On the other side of the world, a Harvard University group has spent the last 12 years creating a robotic bee capable of partially untethered flight powered by artificial muscles beating the wings 120 times a second.
The ultimate objective of the program is to create a robobee swarm for use in natural disasters and artificial pollination given the devastating effectives of colony collapse disorder on bee populations and consequently food pollination.
The US Department of Agriculture estimates that of the 1400 crops grown for food, 80 per cent depend on pollination and globally pollination services are likely worth more than $3 trillion.
Advancement in robotics is accelerating. They will increasingly evolve from isolated machines to be seamlessly integrated with our environments and each other. When one robot encounters an obstacle or new context and learns, the entire network of robots can instantaneously learn.
Other advancements include the use of more tactile skins with embedded pressure sensors, and more flexible sensors. A team of engineers from the university of Delaware have created flexible carbon nanotube coatings on fibres that include cotton and wool, resulting in shape forming, flexible and pressure sensitive skins. Just as with the robobee there are also advancements in collaborative robots, or cobots, that can be used for resilient search and rescue operations among other things.
We are also witnessing improvements in dexterity. The California-based Intuitive Surgical has developed a robot allowing a surgeon to control three fully articulated instruments to treat deep-seated damaged or diseased tissues or organs. Robots are also being developed that can unfold and soft robotics that will be important for applications that involve people contact.
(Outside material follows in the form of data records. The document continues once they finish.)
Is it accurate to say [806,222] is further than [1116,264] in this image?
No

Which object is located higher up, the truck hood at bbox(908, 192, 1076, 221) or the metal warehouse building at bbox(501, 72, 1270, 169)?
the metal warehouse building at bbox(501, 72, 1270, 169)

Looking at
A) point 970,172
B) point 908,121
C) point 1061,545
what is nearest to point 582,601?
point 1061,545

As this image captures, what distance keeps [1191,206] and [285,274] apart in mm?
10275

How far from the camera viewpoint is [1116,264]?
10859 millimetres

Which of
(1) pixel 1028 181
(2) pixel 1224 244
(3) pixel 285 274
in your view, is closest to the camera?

The challenge until recently has been a lack of actuators or artificial muscles that can replicate the versatility of real muscles. Advancements are being made with one design made from inexpensive materials reportedly able to lift 200 times its weight. Another compelling advancement is in augmenting our own muscles via wearable robots or exoskeletons. Applications today range from helping prevent workplace injury to helping people function more fully after spinal cord damage or strokes.
Australia can benefit substantially from robotics in areas like managing environmental threats, maintaining vital urban infrastructure, maximise crop yields in drought-affected regions, transportation or supporting law enforcement. Australia was the first country to automate its ports and mine sites and we have strong university capabilities at QUT and Sydney University among others. Today there are about 1100 robotics companies in the country and CSIRO’s Data61 recently opened the largest robotic motion-capture facility in the southern hemisphere.
The question of how Australia can capitalise on the trillion-dollar artificial intelligence and robotics revolution will be the focal point of the upcoming D61+LIVE conference in Sydney this October. Like all other industry creation opportunities in front of us right now, the opportunity is perishable and the way to maximise the benefit as a country is to be a global leader in parts. The Australian Robocup team has shown us how it’s done. Game on.
Adrian Turner is the outgoing CEO at Data61 and co-chair of AustCyber.